Sebastiaan Faber

 

 

Resumen

En el mundo neoliberal de las marcas-país, no hay nadie que no sea capaz —quiera o no— de acumular prestigio en nombre de su nación. Un concurso de popularidad mundial de este tipo es lógico que cree ansiedad y, en algunos casos, comportamientos neuróticos. Leyendas negras, marcas blancas, un libro nuevo publicado por la revista Contexto, afirma que este es el caso de España, donde la obsesión con la imagen del país en el extranjero ha tenido efectos más bien malsanos. Como escribe Ignacio Sánchez-Cuenca en el prólogo, “el bienintencionado deseo de mejorar la imagen de España suele acabar contaminado por el na­cionalismo excluyente, generándose un clima de intolerancia hacia todo aquel que se atreva a presentar una visión crítica o discordante del relato dominante”.


 

Ahora que, a sus 86 años, Mario Vargas Llosa ha vuelto a acaparar los titulares de la prensa del corazón gracias a su ruptura con la Preysler, quizá valga la pena recordar el día que se le anunció como ganador del Nobel de Literatura. La noticia se difundió desde Suecia el 7 de octubre de 2010 a las 7 de la mañana, hora neoyorquina. Seis horas exactas después, el novelista, al que la llamada había sorprendido preparando sus clases en la Universidad de Princeton, se presentó para una apresurada conferencia de prensa en la sede del Instituto Cervantes de Nueva York, en la que mantuvo que, en realidad, compartía el premio con un idioma, un continente y dos países.
········
• **LO QUE SE PIDE**: Prosigue el artículo sobre la obsesión española con la imagen del país en el extranjero, empezando justo después de su última oración.
········
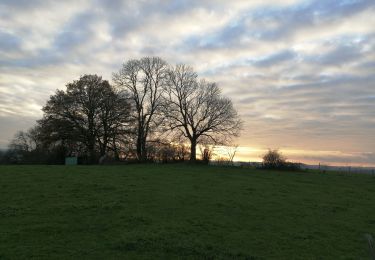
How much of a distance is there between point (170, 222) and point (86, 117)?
50.3m

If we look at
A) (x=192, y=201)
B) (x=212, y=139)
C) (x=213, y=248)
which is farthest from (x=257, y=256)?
(x=212, y=139)

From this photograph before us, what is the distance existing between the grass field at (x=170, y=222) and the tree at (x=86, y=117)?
36.1 meters

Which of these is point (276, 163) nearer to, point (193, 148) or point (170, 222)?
point (193, 148)

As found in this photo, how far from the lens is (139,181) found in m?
26.6

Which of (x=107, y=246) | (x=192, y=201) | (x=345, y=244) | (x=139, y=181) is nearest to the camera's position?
(x=107, y=246)

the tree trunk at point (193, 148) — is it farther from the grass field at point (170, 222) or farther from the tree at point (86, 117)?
the grass field at point (170, 222)

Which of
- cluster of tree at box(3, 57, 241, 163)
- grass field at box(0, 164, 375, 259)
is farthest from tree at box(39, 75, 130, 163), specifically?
grass field at box(0, 164, 375, 259)

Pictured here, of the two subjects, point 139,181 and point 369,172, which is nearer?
point 139,181

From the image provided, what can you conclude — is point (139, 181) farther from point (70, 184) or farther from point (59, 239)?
point (59, 239)

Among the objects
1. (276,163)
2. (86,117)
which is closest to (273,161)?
(276,163)

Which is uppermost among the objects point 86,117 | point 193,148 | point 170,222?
point 86,117

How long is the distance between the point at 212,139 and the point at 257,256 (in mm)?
46410

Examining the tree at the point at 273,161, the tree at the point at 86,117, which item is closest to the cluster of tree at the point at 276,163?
the tree at the point at 273,161

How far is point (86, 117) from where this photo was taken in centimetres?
6231
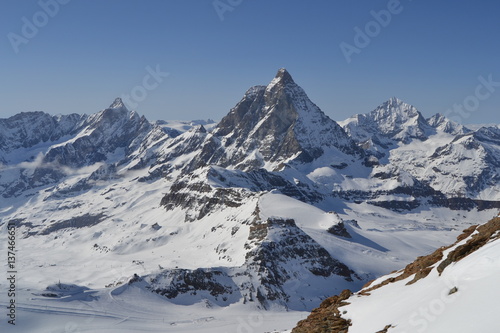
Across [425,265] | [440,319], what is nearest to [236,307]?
[425,265]

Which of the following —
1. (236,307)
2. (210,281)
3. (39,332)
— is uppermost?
(39,332)

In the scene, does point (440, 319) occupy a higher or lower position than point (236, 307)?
higher

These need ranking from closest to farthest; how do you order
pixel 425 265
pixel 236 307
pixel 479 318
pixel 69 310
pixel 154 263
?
pixel 479 318
pixel 425 265
pixel 69 310
pixel 236 307
pixel 154 263

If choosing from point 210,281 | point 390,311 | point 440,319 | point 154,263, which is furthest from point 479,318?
point 154,263

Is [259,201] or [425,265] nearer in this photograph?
[425,265]

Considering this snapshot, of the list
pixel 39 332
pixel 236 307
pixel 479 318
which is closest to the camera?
pixel 479 318

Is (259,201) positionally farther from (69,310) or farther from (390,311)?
(390,311)

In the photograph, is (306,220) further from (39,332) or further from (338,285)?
(39,332)
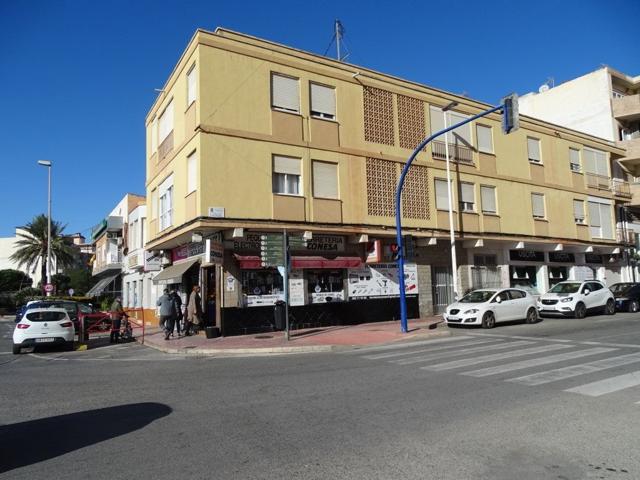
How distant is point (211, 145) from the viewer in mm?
16891

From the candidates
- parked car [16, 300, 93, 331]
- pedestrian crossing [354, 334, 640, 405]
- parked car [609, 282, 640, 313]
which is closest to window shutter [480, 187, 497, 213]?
parked car [609, 282, 640, 313]

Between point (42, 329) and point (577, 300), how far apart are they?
20.2 metres

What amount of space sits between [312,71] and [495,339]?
12012mm

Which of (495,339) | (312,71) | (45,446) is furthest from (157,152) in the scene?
(45,446)

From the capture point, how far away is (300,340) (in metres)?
15.2

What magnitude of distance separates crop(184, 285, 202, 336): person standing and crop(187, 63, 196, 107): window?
6863mm

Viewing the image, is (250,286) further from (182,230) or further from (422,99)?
(422,99)

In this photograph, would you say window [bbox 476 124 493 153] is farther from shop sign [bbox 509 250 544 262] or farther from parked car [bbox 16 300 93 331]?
parked car [bbox 16 300 93 331]

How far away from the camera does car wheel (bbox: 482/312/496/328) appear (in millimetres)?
17711

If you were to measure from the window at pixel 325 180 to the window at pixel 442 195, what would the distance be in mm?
5770

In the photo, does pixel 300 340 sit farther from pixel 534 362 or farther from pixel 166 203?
pixel 166 203

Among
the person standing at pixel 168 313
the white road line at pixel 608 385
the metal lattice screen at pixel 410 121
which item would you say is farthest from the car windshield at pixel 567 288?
the person standing at pixel 168 313

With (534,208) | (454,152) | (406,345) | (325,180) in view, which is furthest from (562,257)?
(406,345)

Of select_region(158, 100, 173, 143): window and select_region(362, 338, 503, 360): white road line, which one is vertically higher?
select_region(158, 100, 173, 143): window
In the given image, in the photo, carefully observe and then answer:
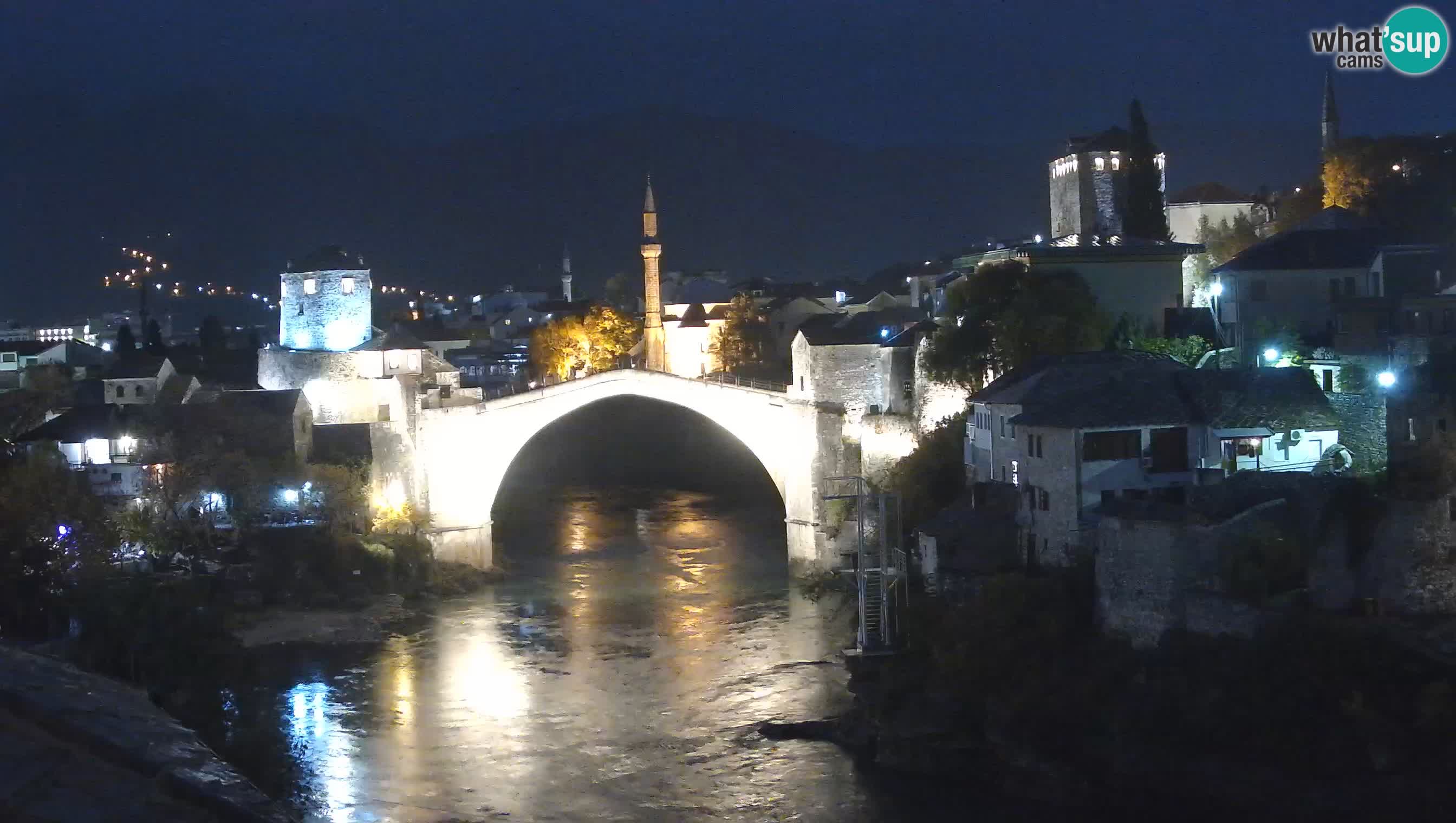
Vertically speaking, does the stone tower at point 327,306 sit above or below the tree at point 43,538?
above

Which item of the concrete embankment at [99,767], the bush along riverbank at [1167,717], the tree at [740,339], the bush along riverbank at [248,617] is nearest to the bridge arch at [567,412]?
the bush along riverbank at [248,617]

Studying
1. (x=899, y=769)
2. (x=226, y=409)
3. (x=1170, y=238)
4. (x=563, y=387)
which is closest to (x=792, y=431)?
(x=563, y=387)

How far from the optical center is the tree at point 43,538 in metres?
18.3

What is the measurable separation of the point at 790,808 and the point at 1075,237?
1360 centimetres

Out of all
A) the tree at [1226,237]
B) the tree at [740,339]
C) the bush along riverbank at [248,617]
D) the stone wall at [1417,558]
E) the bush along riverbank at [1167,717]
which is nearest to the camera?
the bush along riverbank at [1167,717]

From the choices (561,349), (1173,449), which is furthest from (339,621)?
(561,349)

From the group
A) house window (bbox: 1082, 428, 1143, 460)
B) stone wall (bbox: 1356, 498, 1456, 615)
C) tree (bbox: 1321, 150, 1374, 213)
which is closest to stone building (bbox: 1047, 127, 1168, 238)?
tree (bbox: 1321, 150, 1374, 213)

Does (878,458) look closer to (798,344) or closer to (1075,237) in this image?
(798,344)

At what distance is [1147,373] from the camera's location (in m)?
17.6

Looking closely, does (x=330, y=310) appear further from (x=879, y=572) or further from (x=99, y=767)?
(x=99, y=767)

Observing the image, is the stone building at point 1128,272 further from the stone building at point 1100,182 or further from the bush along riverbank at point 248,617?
the bush along riverbank at point 248,617

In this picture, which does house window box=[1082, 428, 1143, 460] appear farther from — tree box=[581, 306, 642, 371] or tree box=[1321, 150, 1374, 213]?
tree box=[581, 306, 642, 371]

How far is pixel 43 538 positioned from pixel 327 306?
360 inches

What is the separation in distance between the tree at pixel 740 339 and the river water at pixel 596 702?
10743 millimetres
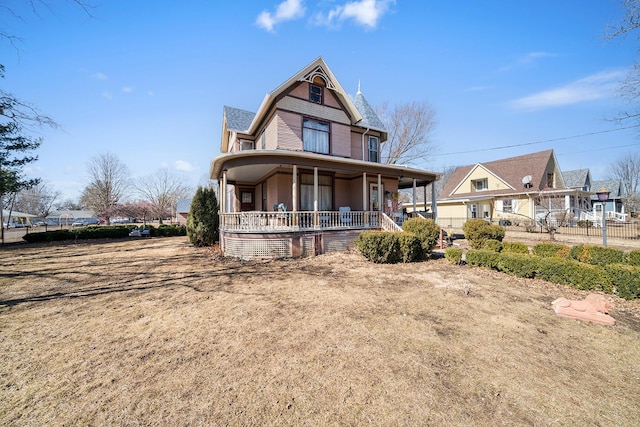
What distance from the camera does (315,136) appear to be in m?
14.5

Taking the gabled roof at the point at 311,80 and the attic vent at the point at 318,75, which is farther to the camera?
the attic vent at the point at 318,75

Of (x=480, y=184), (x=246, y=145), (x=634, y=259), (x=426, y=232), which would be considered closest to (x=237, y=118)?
(x=246, y=145)

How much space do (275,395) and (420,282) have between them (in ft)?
18.1

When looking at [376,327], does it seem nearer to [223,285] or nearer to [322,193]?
[223,285]

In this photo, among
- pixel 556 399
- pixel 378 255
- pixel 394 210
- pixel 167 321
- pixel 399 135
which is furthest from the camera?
pixel 399 135

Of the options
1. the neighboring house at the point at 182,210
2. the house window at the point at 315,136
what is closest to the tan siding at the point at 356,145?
the house window at the point at 315,136

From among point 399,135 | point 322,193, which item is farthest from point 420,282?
point 399,135

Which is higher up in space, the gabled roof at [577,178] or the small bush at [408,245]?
the gabled roof at [577,178]

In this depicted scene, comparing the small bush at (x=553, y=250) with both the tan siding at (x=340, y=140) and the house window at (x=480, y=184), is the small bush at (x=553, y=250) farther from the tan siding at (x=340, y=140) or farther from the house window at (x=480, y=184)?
the house window at (x=480, y=184)

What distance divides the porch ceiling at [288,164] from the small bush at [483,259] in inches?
251

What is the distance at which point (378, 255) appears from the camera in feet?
31.7

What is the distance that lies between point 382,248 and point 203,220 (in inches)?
458

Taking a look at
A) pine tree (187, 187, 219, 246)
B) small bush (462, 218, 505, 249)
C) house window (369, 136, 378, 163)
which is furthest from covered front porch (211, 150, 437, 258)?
small bush (462, 218, 505, 249)

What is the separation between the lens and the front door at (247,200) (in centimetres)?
1830
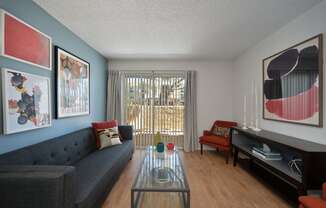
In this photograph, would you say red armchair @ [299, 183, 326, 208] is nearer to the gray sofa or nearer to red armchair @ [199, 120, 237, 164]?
the gray sofa

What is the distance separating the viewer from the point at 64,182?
132cm

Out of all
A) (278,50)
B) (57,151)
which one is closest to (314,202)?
(278,50)

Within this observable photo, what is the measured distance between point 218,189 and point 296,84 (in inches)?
69.4

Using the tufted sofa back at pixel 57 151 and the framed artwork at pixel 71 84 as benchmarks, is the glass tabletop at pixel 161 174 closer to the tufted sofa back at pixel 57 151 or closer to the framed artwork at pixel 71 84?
the tufted sofa back at pixel 57 151

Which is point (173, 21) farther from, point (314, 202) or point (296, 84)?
point (314, 202)

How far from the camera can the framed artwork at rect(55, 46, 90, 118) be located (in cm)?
253

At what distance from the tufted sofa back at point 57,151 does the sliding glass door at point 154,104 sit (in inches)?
67.0

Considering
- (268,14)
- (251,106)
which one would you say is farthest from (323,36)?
(251,106)

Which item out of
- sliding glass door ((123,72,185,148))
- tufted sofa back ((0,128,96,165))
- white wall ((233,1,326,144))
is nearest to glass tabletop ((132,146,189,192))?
tufted sofa back ((0,128,96,165))

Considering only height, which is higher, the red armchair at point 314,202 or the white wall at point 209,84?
the white wall at point 209,84

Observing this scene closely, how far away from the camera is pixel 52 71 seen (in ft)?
7.92

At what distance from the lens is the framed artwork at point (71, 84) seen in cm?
253

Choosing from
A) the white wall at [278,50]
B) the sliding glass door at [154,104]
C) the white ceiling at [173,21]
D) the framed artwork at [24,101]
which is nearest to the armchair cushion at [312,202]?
the white wall at [278,50]

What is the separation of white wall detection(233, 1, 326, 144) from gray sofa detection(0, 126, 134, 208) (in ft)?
8.09
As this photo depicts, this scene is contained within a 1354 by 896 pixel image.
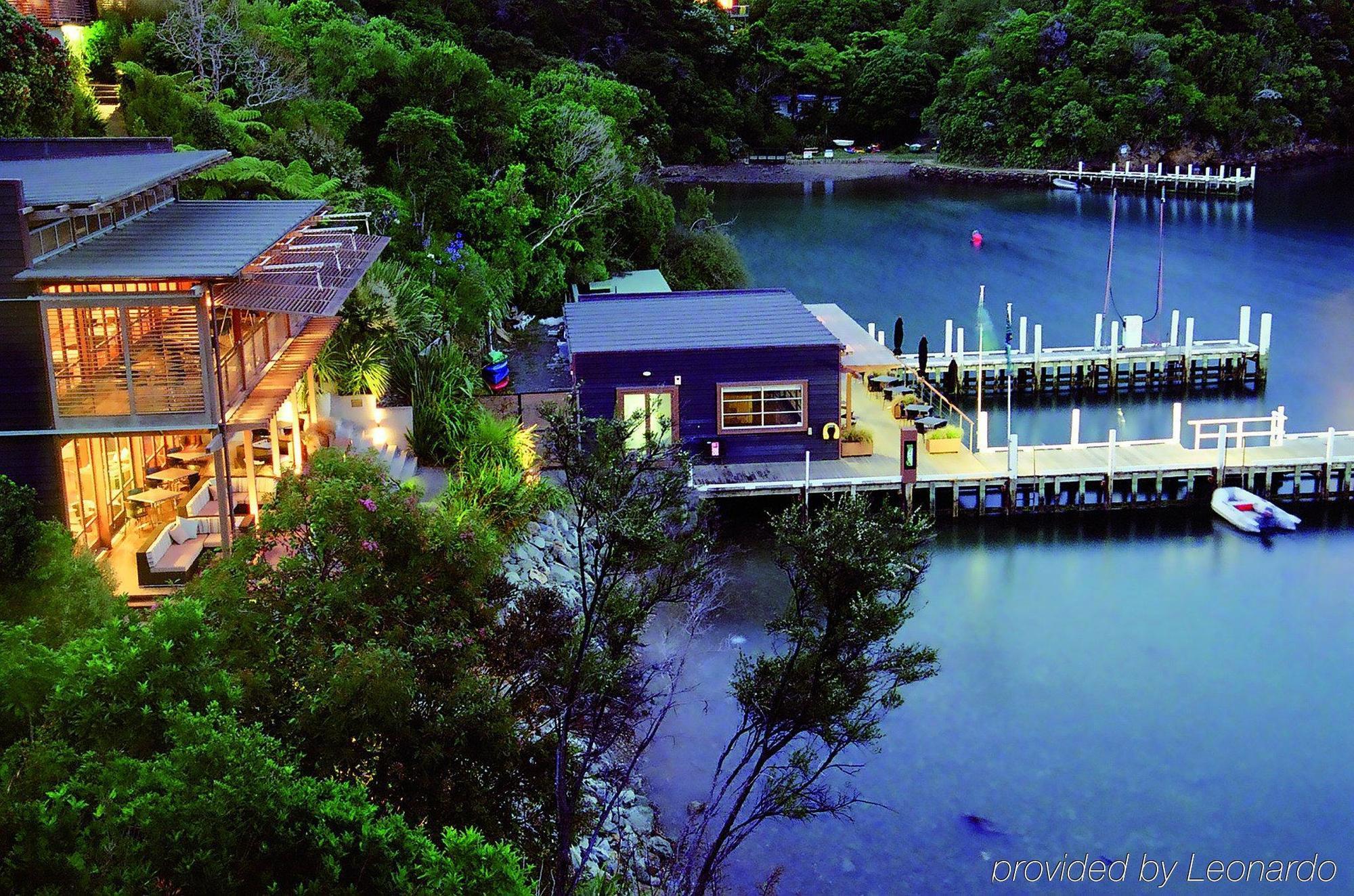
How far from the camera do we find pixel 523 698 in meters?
13.0

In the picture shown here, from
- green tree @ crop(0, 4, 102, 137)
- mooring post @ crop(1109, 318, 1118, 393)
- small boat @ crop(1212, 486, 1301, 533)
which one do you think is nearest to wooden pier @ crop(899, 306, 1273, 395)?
mooring post @ crop(1109, 318, 1118, 393)

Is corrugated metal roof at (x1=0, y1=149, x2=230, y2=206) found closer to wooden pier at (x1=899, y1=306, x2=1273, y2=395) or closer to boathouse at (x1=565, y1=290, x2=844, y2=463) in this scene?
boathouse at (x1=565, y1=290, x2=844, y2=463)

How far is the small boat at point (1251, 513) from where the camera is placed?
30.2m

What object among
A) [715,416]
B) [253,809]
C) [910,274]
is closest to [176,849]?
[253,809]

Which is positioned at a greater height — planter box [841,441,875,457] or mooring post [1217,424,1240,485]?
planter box [841,441,875,457]

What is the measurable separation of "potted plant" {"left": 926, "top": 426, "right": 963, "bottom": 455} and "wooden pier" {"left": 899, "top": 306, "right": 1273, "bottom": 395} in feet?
28.8

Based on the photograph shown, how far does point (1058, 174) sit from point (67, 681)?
90147 millimetres

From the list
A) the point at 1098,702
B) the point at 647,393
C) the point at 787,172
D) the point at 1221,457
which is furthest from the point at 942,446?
the point at 787,172

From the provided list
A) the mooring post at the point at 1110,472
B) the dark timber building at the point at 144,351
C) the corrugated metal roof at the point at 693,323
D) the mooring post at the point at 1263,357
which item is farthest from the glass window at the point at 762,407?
the mooring post at the point at 1263,357

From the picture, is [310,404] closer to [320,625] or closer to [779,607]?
[779,607]

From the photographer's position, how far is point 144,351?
61.3ft

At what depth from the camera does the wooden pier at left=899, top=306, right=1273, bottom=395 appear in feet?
134

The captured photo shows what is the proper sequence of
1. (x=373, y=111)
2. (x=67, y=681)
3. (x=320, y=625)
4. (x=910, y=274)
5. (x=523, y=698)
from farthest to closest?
(x=910, y=274), (x=373, y=111), (x=523, y=698), (x=320, y=625), (x=67, y=681)

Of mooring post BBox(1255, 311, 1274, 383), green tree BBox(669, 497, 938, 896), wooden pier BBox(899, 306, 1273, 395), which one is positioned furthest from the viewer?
mooring post BBox(1255, 311, 1274, 383)
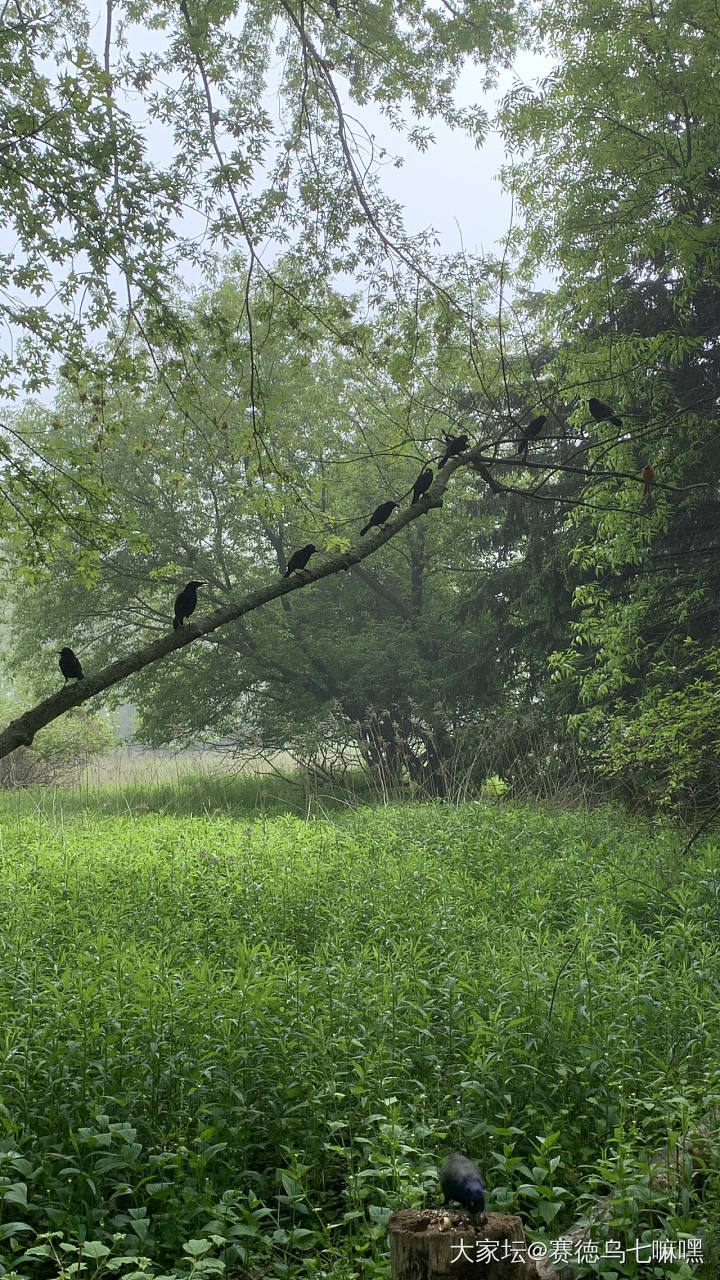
········
• **LA RESPUESTA**:
Creo que el Premio no solo premia a un escritor”, dijo:

Creo que también premia lo que rodea a este escritor, en este caso la lengua en la que escribo, la maravillosa lengua española, que hablamos por lo menos 500 millones de personas en el mundo. Una lengua que une a gente de países distintos, de tradiciones distintas, de costumbres y creencias distintas, y que es una de las lenguas más dinámicas, enérgicas, creativas en el mundo moderno. […] Cuando yo llegué a Europa y a los Estados Unidos, la idea de Latinoamérica era muy estereotipada. Parecía una tierra únicamente de dictadores, revolucionarios, catástrofes. Hoy sabemos que Latinoamérica es capaz de producir a artistas, músicos, pintores, pensadores y novelistas. […] Quisiera agradecer de manera muy especial a España. Yo creo que este Premio se lo debo tanto a la Academia Sueca como a España, un país del que yo recibí desde muy joven un enorme apoyo a mi trabajo de escritor. Gracias a ciertos editores, críticos, lectores españoles mi obra ha tenido una difusión en el mundo que yo nunca soñé que tendría. […] Yo soy peruano. Lo que hago, lo que digo, expresa el país en que he nacido, en que he vivido las experiencias fundamentales que marcan a un ser humano, que son las de infancia y juventud. De tal manera que el Perú soy so.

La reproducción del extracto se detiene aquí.